--- ТЕКСТ УПРАЖНЕНИЯ ---
Я живу потихоньку. Мои беды и хвори поменьше — вот ныне, будучи в Сибири, снова заболел воспалением легких, восьмой раз за жизнь и третий — в последние два года. Говорят: больше не надо! Ибо пневмония хроническая, и с нею шутки нехорошие.
Помаленьку пишу пустяки всякие, готовясь добить что-нибудь посерьезней. В Вологде мне хорошо дышится и живется, а это очень много в нынешние дни. В начале октября собираюсь быть в Москве, а завтра поеду в деревню, побродить и поработать, ибо из-за хвори нынче не видел почти леса.
Крепко обнимаю тебя — твой Виктор».
К посланию Астафьева приложен текст еще одного письма: «Директору издательства „Современник“
Прокушеву Юрию Львовичу.
Дорогой Юрий Львович!
Податель этой записки превосходный русский писатель, но судьба его всегда складывалась так, что на него валились и валятся не шишки, а целые каменья, которые иного уж давно бы разжулькали в лепешку, а он вот держится стойким своим духом.
Впрочем, думаю, Вы захотите послушать русского талантливого человека и помочь ему. Понимаю, что с подобными просьбами Вам досаждают дни и ночи, но посчитайте мою просьбу случаем особым — помогите Константину Воробьеву. Заранее Вам благодарный —
Виктор Астафьев.
10 сентября 1974 г.».
Воробьев — Астафьеву:
«Дорогой Виктор!
Спасибо за письмо, за рекомендацию. А вот воспользоваться ею я, кажется, не смогу, так как пребываю преимущественно в лежачем положении. Да, Прокушев, оказывается, как передал мне Миша Колосов, не считает возможным издавать меня, поскольку, видите ли, я не являюсь русским писателем (имеется в виду место жительства).
Вот, брат, какие пироги.
Но переживем и это. Было ведь и хуже и подлей. И опасней.
Будь жив и здоров.
Обнимаю тебя, твой К. Воробьев.
19.09.74».
Новогоднее поздравление Астафьева на открытке. Отправлено из Вологды 21 декабря 1974 г.:
«Дорогой Костя!
Поздравляю тебя с Новым годом, желаю, чтоб в новом году подладилось твое здоровье, чтобы ничего у тебя больше не долбили и не обрезали — все уж и так обрезано, ничего лишнего не осталось! Рад был увидеть твою фотографию в „Лит. России“, пусть и усталую.
С удовольствием прочел отрывок. Дай Бог тебе наладиться и в работе. Меня заверили, что в „Современнике“ тебя издадут, хотя, откровенно говоря, я уже мало кому верю из тех, кто садится или сел в издательское или журнальное кресло. Все „братишки“ становятся хуже чужих, к людям подозрительны и бдительны. Со всеми бывшими „друзьями“, севшими на должности, я повздорил из-за этого.
Ну, да Бог с ними!
Мира всем нам!
Обнимаю и целую — Виктор».
Переписка двух писателей подошла к концу — 2 марта 1975 года Константина Воробьева не стало. Скончался он в Вильнюсе.
«Творческая судьба Константина Воробьева, — итожит одну из своих статей Астафьев, — наглядное подтверждение тому, как ему, да и всем нам, далась эта самая литература и то положение, которое мы по справедливости в ней занимаем».

--- ПРИВЕДЕННЫЙ ПЕРЕЧЕНЬ ---
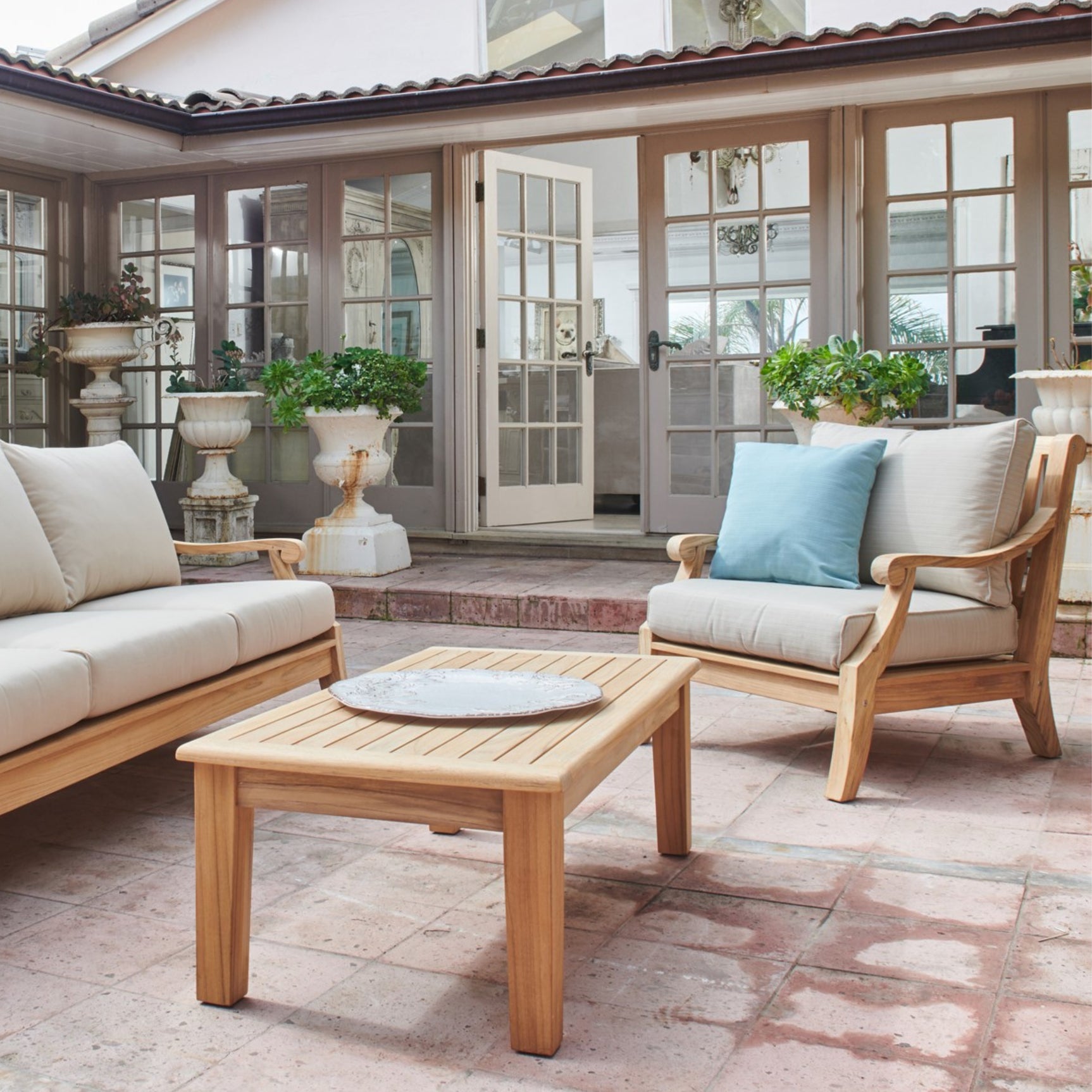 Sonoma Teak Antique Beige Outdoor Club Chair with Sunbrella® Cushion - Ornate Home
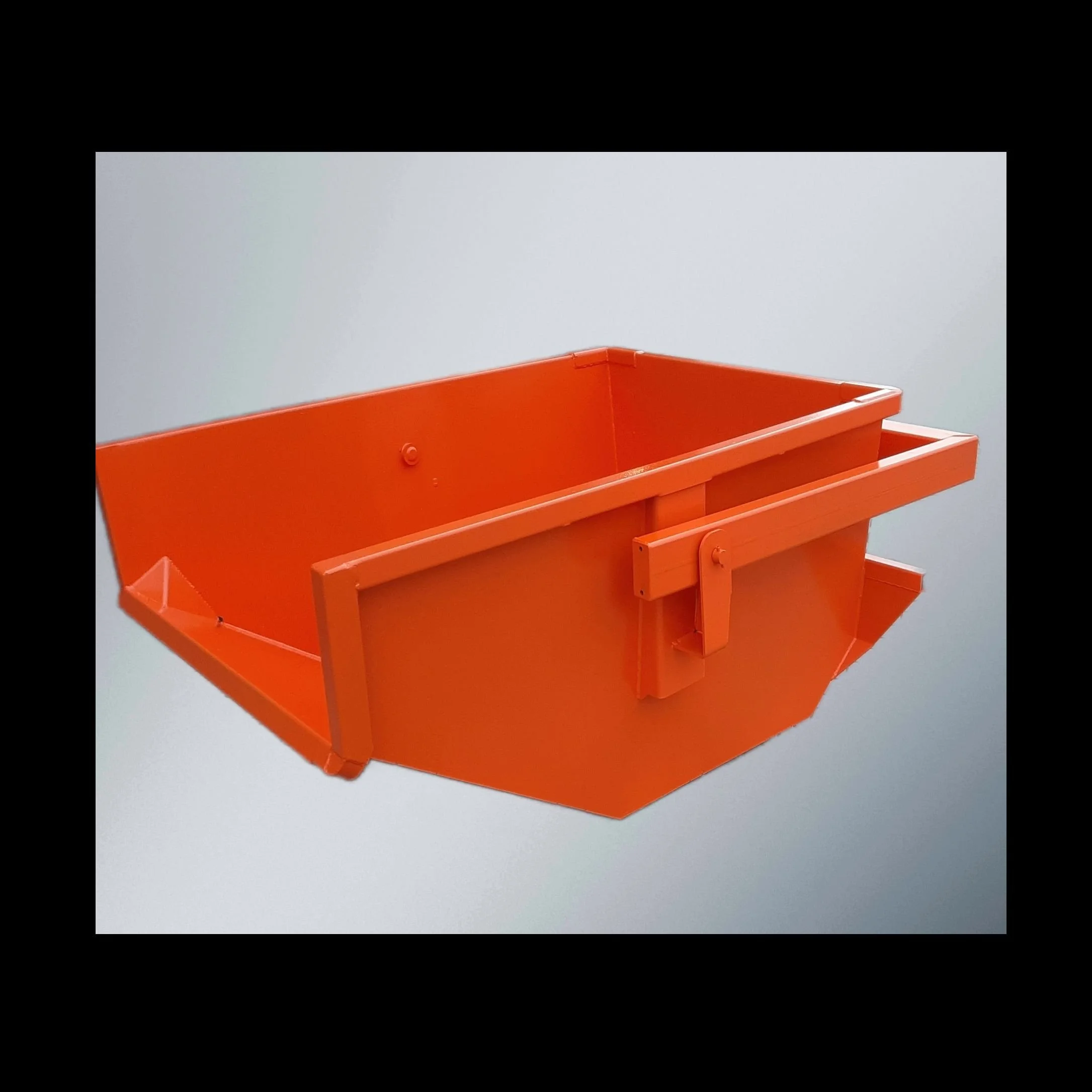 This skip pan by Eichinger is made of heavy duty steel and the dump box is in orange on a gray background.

--- СПИСОК ЗАДАНИЙ ---
**A)** Почему, согласно тексту о переписке Астафьева и Воробьева, Прокушев не считает возможным издавать Воробьева? Ответьте в одном–трех предложениях.
**B)** Ответьте на вопросы по тексту о переписке Астафьева и Воробьева:
(i) В который раз за жизнь Астафьев заболел воспалением легких, будучи в Сибири?
(ii) Какой датой помечена записка Астафьева директору издательства «Современник»?
(iii) Когда и где скончался Константин Воробьев?
**C)** Подхватите текст о переписке Астафьева и Воробьева и продолжите его после последнего предложения.

--- ВАШИ ОТВЕТЫ ---
**A)** Как сообщает Воробьев со слов Миши Колосова, Прокушев считает, что Воробьев не является русским писателем. При этом имеется в виду место жительства Воробьева.

**B)**
(i) В восьмой раз.
(ii) 10 сентября 1974 года.
(iii) 2 марта 1975 года в Вильнюсе.

**C)**
«Всем нам» — это весьма немногочисленной группе писателей. Виктор Петрович не называет здесь имен, но несомненно, что среди них, по его мнению, самое почетное место занимает Василь Быков.
Астафьев и Быков — одногодки, почти ровесники. Оба — фронтовики, причем Быков тоже ушел на фронт добровольцем. Воевал он в «маломерной», по определению Астафьева, артиллерии, был тяжело ранен, а однажды едва избежал расстрела…
Известно, что Виктор Астафьев читал постоянно и много, и это при том, что чтение для него, потерявшего на войне глаз, было нелегкой работой. Поэтому он был прекрасно знаком с творчеством тех своих собратьев по перу, которых он выделял из ряда военных писателей, — Константина Воробьева, Евгения Носова, Юрия Бондарева. Произведения Василя Быкова для Виктора Петровича обладали, конечно, особой притягательностью. Он рассматривал их как своего рода мерило художественной правды. Чем больше Астафьев читал Быкова, вникая в сущность пережитого, условия и последствия войны, тем острее он воспринимал прошлое, окончательно освобождаясь от романтического ореола в осмыслении победы.
Творческие и общественные позиции Астафьева и Быкова с годами становились все более созвучными. «Выполняющий долг писателя и гражданина» — так Виктор Астафьев назвал в 1974 году свою первую статью о творчестве Василя Быкова. Приурочена она была к 50-летию белорусского прозаика. Тон ее был возвышенным, можно даже сказать, выспренним: «Настала пора держать отчет, становиться на боевую поверку двадцать четвертому году — великому и горькому; году бойцов, которые докажут потом в труде и на войне, что они помнят не только о своем человеческом назначении, но и о той ответственности, какую наложило на них время, их год!..
19 июня 1924 года в тихой лесистой трудовой Белоруссии родился будущий воин и писатель — Василь Быков…»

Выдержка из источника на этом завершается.